When she took it off I instantly saw that it looked like a football and then notice diamonds were missing from the band toward the middle on each side. Keep in mind my fiance is an accountant not a construction worker and has only had the ring for a two weeks at this time.

I went to the store asking they refund my money for the setting not the diamond and they immediately said they could not do this they could fix this setting or make a new one. He brought the ring out with it reshaped and two additional diamonds missing and said that she could at least wear it for now until we could get it permanently fixed. I have little faith in this jewelry company and would rather the money be refunded but they will not because it is a custom piece of jewelry.

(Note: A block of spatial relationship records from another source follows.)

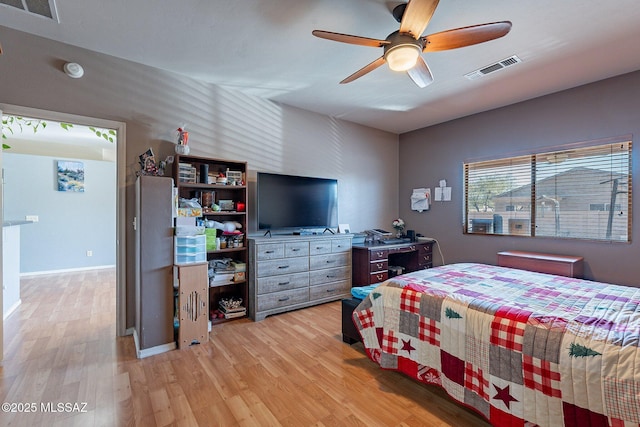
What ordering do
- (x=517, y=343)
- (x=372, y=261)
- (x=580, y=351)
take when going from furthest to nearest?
(x=372, y=261), (x=517, y=343), (x=580, y=351)

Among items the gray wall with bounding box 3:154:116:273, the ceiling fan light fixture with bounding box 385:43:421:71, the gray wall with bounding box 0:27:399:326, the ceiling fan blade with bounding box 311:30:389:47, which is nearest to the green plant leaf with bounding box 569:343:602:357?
the ceiling fan light fixture with bounding box 385:43:421:71

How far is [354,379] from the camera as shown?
2020 millimetres

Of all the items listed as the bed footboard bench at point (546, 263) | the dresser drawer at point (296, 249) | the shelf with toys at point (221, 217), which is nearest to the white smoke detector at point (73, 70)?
the shelf with toys at point (221, 217)

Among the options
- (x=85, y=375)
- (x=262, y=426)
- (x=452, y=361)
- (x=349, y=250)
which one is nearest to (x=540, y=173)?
(x=349, y=250)

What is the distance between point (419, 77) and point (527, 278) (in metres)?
1.96

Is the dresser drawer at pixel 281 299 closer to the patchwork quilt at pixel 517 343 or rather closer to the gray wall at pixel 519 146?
the patchwork quilt at pixel 517 343

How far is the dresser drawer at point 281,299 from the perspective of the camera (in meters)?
3.16

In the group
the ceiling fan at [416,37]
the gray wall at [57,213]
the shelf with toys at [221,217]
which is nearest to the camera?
the ceiling fan at [416,37]

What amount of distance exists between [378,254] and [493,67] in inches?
100

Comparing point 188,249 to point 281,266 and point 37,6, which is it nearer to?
point 281,266

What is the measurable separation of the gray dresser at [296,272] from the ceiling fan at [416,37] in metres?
2.16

I contacted jewelers mutual and they do not cover defective settings but will replace the diamonds for me.

Any suggestions on my next move?
 
It is normal to attempt to fix it/make it over instead of a refund for custom pieces. Perhaps the construction was defective. Perhaps your fiancee is much harder on her hands than she realizes. The fact is, a thin, pave halo is more delicate than thicker, plain settings.
 
If you paid for it with a credit card, dispute the charge.

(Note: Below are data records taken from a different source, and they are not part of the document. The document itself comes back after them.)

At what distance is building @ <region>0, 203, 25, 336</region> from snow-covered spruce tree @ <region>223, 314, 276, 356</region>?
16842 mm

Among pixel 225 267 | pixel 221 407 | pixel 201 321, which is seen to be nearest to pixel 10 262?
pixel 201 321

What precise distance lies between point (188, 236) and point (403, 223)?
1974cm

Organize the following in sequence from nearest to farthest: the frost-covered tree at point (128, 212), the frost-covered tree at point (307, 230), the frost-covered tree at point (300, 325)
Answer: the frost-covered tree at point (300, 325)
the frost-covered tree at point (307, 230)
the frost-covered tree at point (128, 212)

It sounds like they are working with you though. If they can fix it to your liking, let them try.
 
I'd have it appraised by an excellent appraiser. If it's a manufacturing defect then they can testify to that and you can get your money back either by taking it to them and threatening the BBB, going through your CC company, or through small claims court. BUT-- you need something that says there is a problem. If there is no problem with the manufacturing then-- you are stuck with it and should just continue to work with them to get it repaired. Or you can get a better quality setting somewhere else.
 
Gypsy|1343244406|3239896 said:
I'd have it appraised by an excellent appraiser. If it's a manufacturing defect then they can testify to that and you can get your money back either by taking it to them and threatening the BBB, going through your CC company, or through small claims court. BUT-- you need something that says there is a problem. If there is no problem with the manufacturing then-- you are stuck with it and should just continue to work with them to get it repaired. Or you can get a better quality setting somewhere else.

excellent advice! I would do exactly as Gypsy has suggested and have an appraiser examine the ring. If there isn't a manufacturing error then I would want the entire ring recast though, not just re-shaped and reset with new melee.
 
excellent appraiser, incidentally means independent. Under the Resources button above you can see if there are any near you. If there aren't and you are in the US I'd send it to Neil Beaty, David Wolfe, or Jeff Averbrooke, or Old Miner (can't recall his name, and I've met the lovely man, someone help me-- JBEG sends their stones to him for appraisals).
 
Old Miner is Dave Atlas www.datlas.com He's very knowledgeable and a joy to work with.
 
This is why I love pricescope...Excellent advice and I will post a follow up when I hopefully get this resolved.